In its statement, NGO MEDU condemned authorities’ abandonment of 30 migrants who would have been left homeless had a local bishop not stepped in, and the hurried transfer of the CARA’s last residents to nearby centers without waiting for better accommodations to become available.
Migrant precarity is not unique to Mineo; recent evictions in Rome are a reminder that homelessness remains a significant issue for immigrants and asylum seekers throughout Italy.
Salvini’s claim that the Mineo closure signals an emphasis on smaller reception models is suspect: Italy’s small, positive models were among the first victims of the interior minister’s campaign to criminalize migration and humanitarian efforts, including his publicized attacks on reception in the Calabrian village of Riace – once celebrated as Italy’s most successful reception site – and the village’s former mayor Domenico Lucano.
Anti-Immigrant Crusade
Last week’s rush to close the Mineo center coincided with several setbacks for Salvini’s La Lega party and the right wing’s ongoing anti-immigrant crusade. Tuesday’s press conference likely distracted from the news of La Lega’s alleged Russian dealings, and the CARA’s closing temporarily topped news that asylum seekers are still arriving in Italy, despite Salvini’s insistence that ports are closed.
Since assuming office last summer, Salvini has worked to criminalize irregular migration and rescue operations, with revisions to his security decree currently in discussion. The decree, essentially unchallenged by the E.U., dangerously conflates rescue with human trafficking and promotes the disproven “pull factor” myth that rescue operations promote precarious migration. Sea-Watch Captain Carola Rackete will return to court this week on people smuggling charges. Although the Sea-Watch and other ships have since docked and disembarked, the practice of closed ports calls into question international conventions, the law of the sea, and the right to claim asylum.

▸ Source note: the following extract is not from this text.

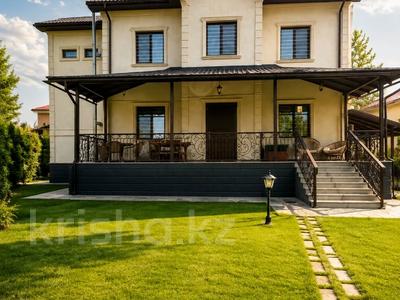 Отдельный дом · 6 комнат · 400 м² · 11 сот., мкр Каргалы — Кристал Эйр за 2.5 млн ₸ в Алматы, Наурызбайский р-н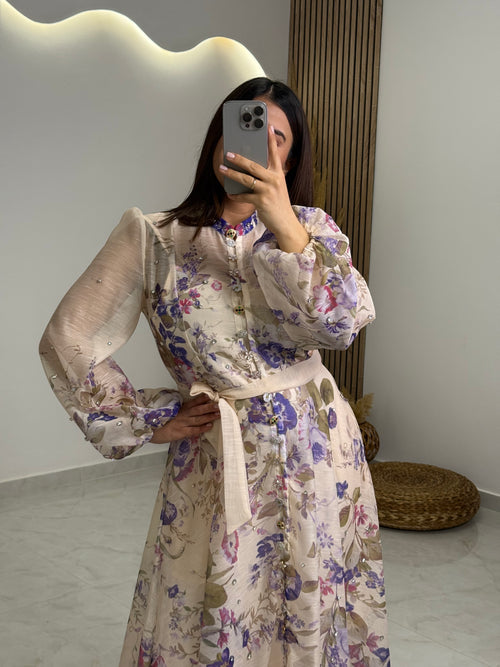 Swarovski Dress Lilac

Meanwhile, migrants fleeing dangerous conditions find themselves trapped in the midst of Libya’s civil conflict and sometimes returned there, thanks to the Italy-Libya border control agreement. While arrival numbers have decreased, the rate of death remains high: currently, more than one in ten migrants attempting the crossing dies.
Modifying or closing the CARA di Mineo was necessary; however, its celebrated closure does not align with a reform of migrant reception but rather with the closing of ports. We should understand this political use of the center’s closure as part of a campaign that enacts a violent logic: Italy knowingly abandons asylum seekers to poor living conditions or death in Libya or at sea. Bolstered by anti-immigrant racism, Salvini justifies these moves by blaming the victim.